The six-word title almost says everything you need to know: That the post is body-negative, and is going to be filled with alarmist information to make you feel like you should throw away your running shoes/workout dvd/dumbells/personal trainer package and stick with Tracy Anderson’s workouts, instead. But the pseudoscience in the newsletter is worth calling out, so…here we go!
The post is in the form of questions from Gwyneth and “various cohorts” about diet and workouts, and answers from Anderson, whose workout products are plugged before we even get to the first question. Throughout the Q&A, workout and diet effectiveness seems to be measured in terms of how skinny it will make us. Period.
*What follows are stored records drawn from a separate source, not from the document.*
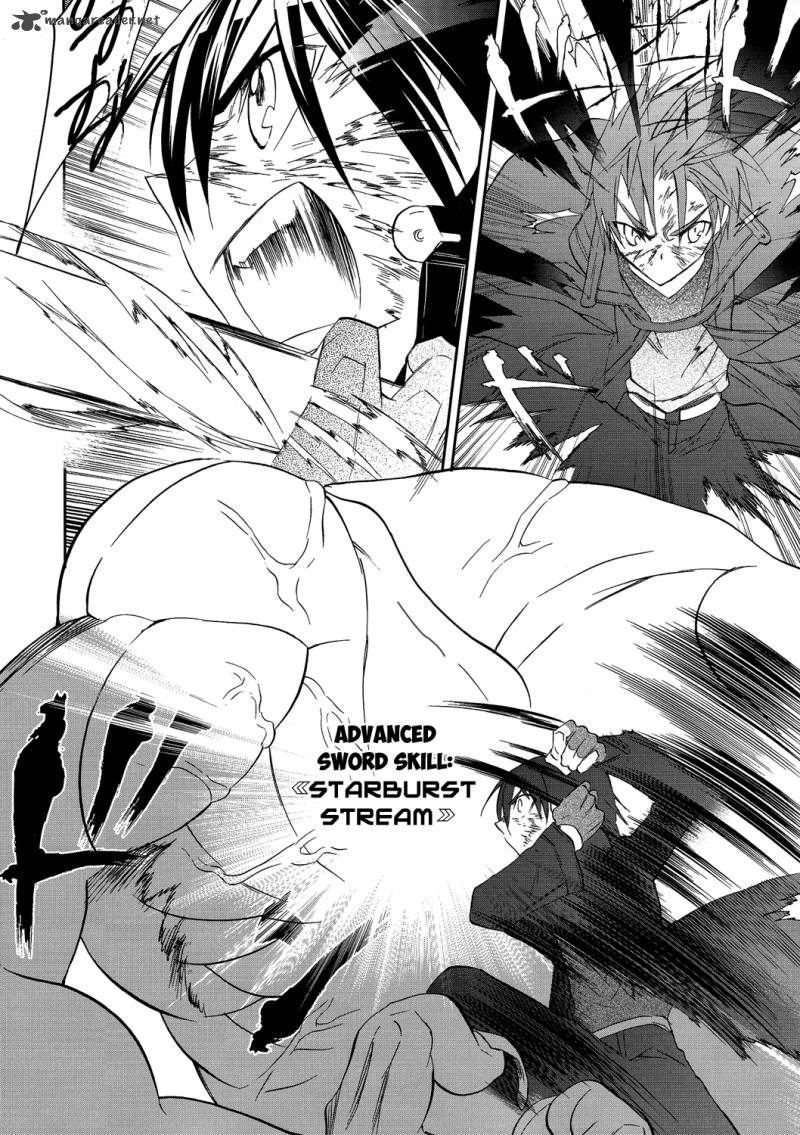 sword_art_online_5_22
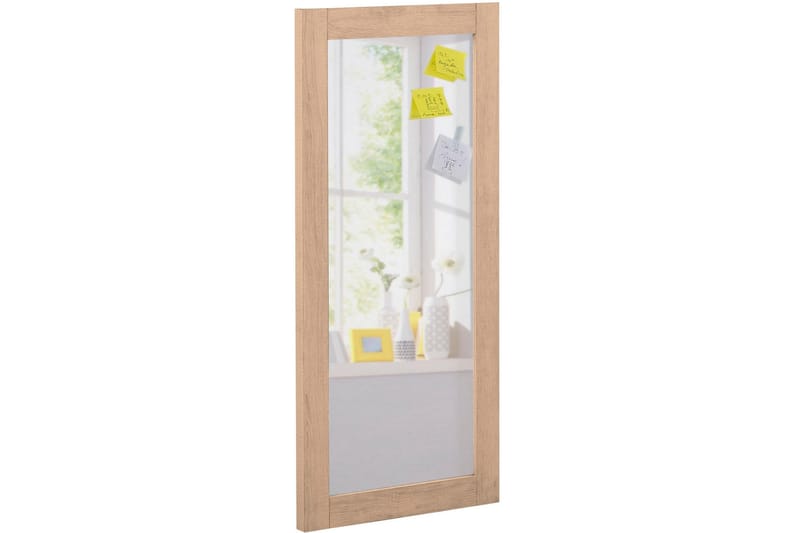 Spegel Hillaed - Natur - Inredning - Spegel - Hallspegel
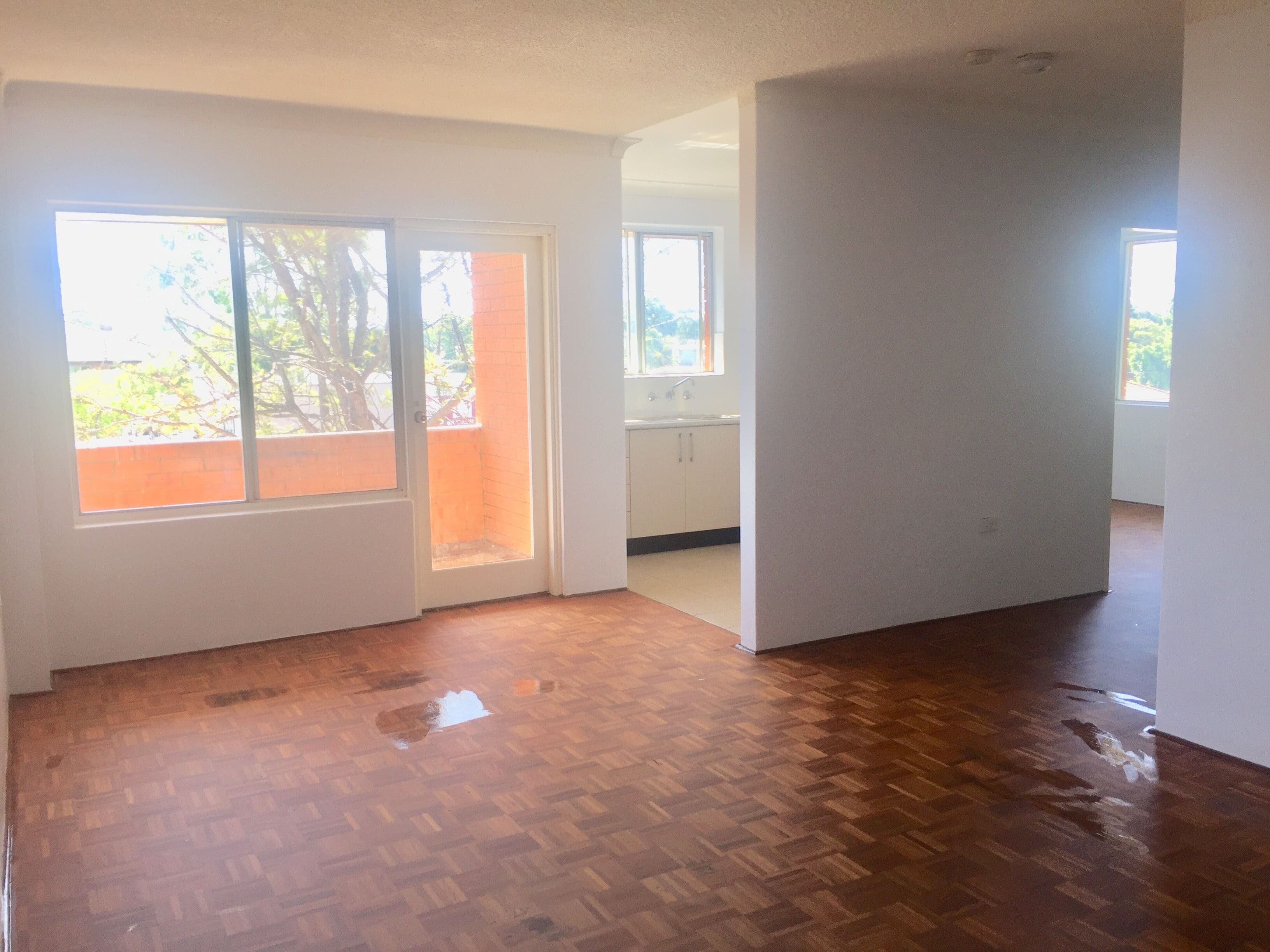 50 Canley Vale Road, Canley Vale NSW 2166, Canley Vale - Thumbnail 2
For example: The first question is all about whether exercising on an empty stomach will burn more fat. Anderson correctly explains that most people will get a shitty workout if they don’t properly fuel themselves, but her answer also implies that the only reason we’d want to work out is to burn fat and get skinny:
Those who aren’t high-energy exercise performers and can’t make it through at least 45 minutes of intense cardio aren’t going to make it to the point where their bodies would begin to burn fat effectively on an empty stomach. What normally happens is that they feel weak, and the workout ends up being a waste of time.
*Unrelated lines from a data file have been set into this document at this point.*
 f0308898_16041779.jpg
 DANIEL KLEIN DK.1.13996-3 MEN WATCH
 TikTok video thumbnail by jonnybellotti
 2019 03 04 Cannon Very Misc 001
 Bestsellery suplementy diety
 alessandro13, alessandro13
She goes on to suggest fueling workouts with high-protein snacks instead of high-carb foods to promote fat burning, which might be good advice if that’s your only goal. But what if you’re trying to build strength, endurance, or just enjoy a good workout for the sake of staying active?
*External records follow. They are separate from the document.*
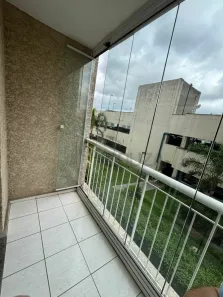 Apartamento com 2 Quartos à venda, 53m² no Jardim Modelo, São Paulo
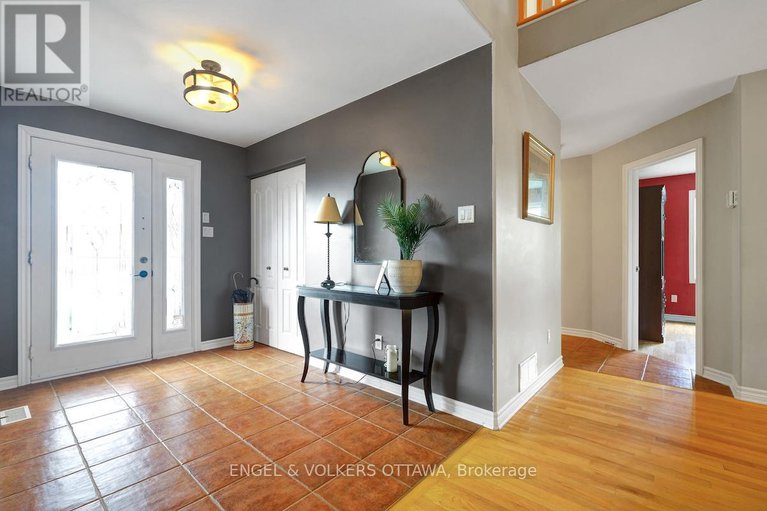 28649198/59-frontenac-boulevard/embrun/russell/ontario/K0A1W0_5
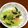 もも1002's cooksnap of when they made セロリのシャキシャキ炒め♪.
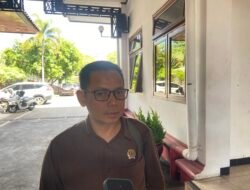 Narso: Digitalisasi Naskah Kuno Dinilai Langkah Strategis Jaga Sejarah Pati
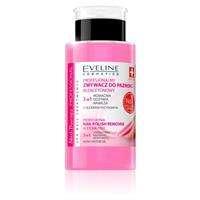 Eveline Nail Therapy Professional 3in1 190ml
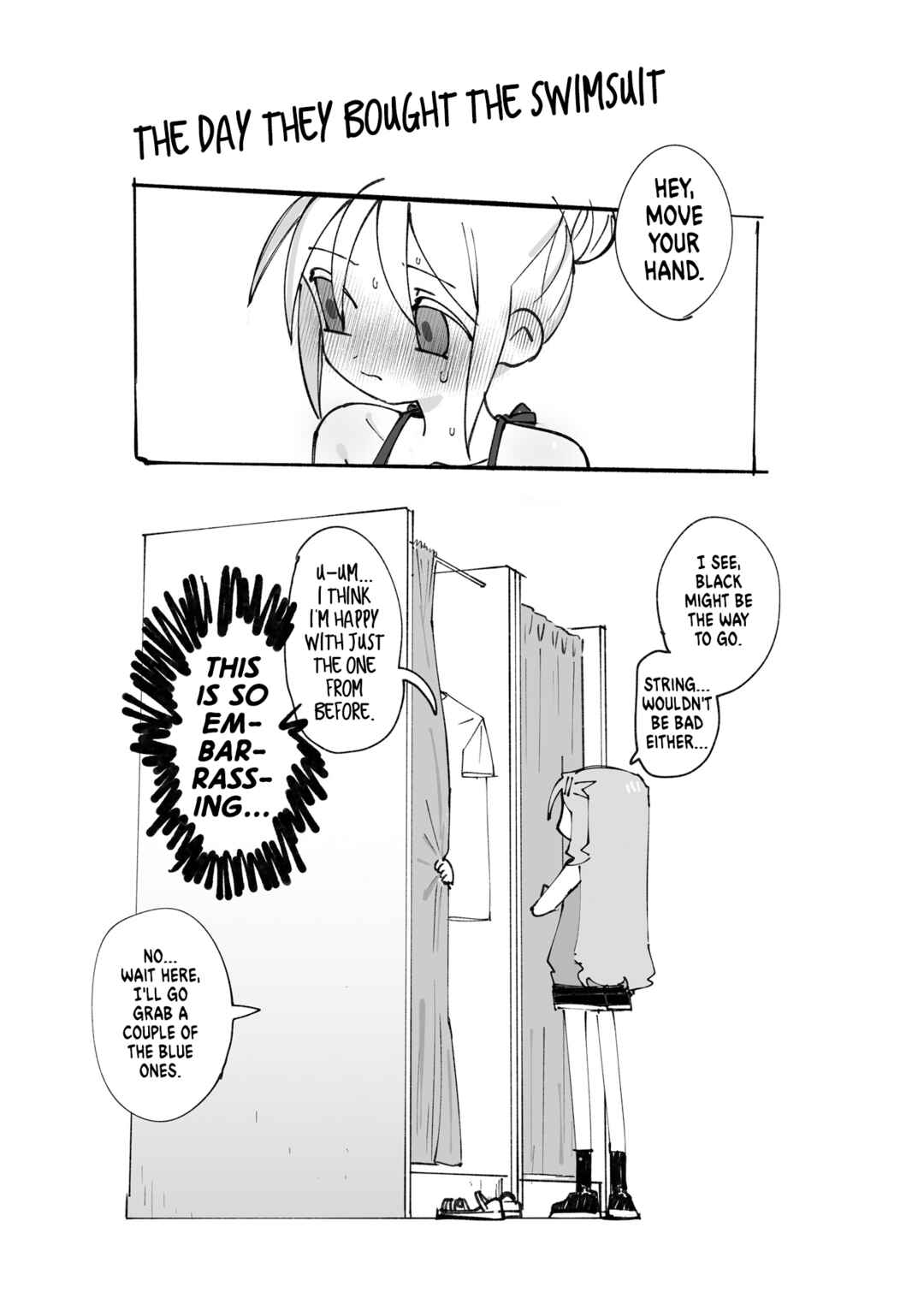 Chapter 44 - Page 9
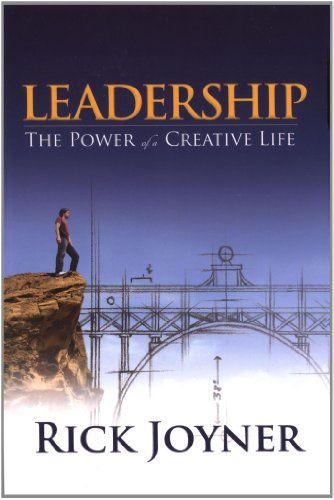 Leadership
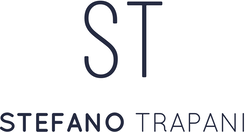 STEFANO TRAPANI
She’s not the trainer for you, that’s what. She makes it quite clear in the next question, about why some women gain weight when they train for marathons:
While running and cycling may burn calories, they do not design feminine muscles or get rid of an imbalance that may masquerade as a “problem area”—even on women who are genetically thin.
She’s careful not to blast marathoners completely. (“Running a marathon is a real and measurable accomplishment, but if you’re looking to lean out and lose weight, training to complete 26.2 miles isn’t going to give you the physical results you crave,” she says. “After you cross that finish line, choose a program that reflects your goals.”) But she’s making it clear that her purpose is to fit her clients meet her aesthetic ideals.
Want more proof? She only recommends weight lifting and kettle bells for men, because it builds “bulky” muscles, and that’s apparently not attractive:
While bulkier muscle looks OK on women in their 20s and 30s, it doesn’t age well. The sooner you build a long, lean, and feminine arm, the more sustainable the results will be—and with no sacrifice in strength.
For the vast majority of women, science says it’s pretty hard to “bulk up” the way Anderson warns against. Science also says that strength training is one of the best ways to speed up metabolism and, more importantly, build stronger bones–which is arguably more important than worrying about how your muscles will look after age 40.
Anderson’s workouts might be a perfectly good way to build muscle and get moving, but her attitude towards health and wellness just doesn’t sit well with me. Making women feel like their efforts are worthless if they don’t lead to weight loss and the same body shape as her celebrity clients just isn’t healthy, if you ask me.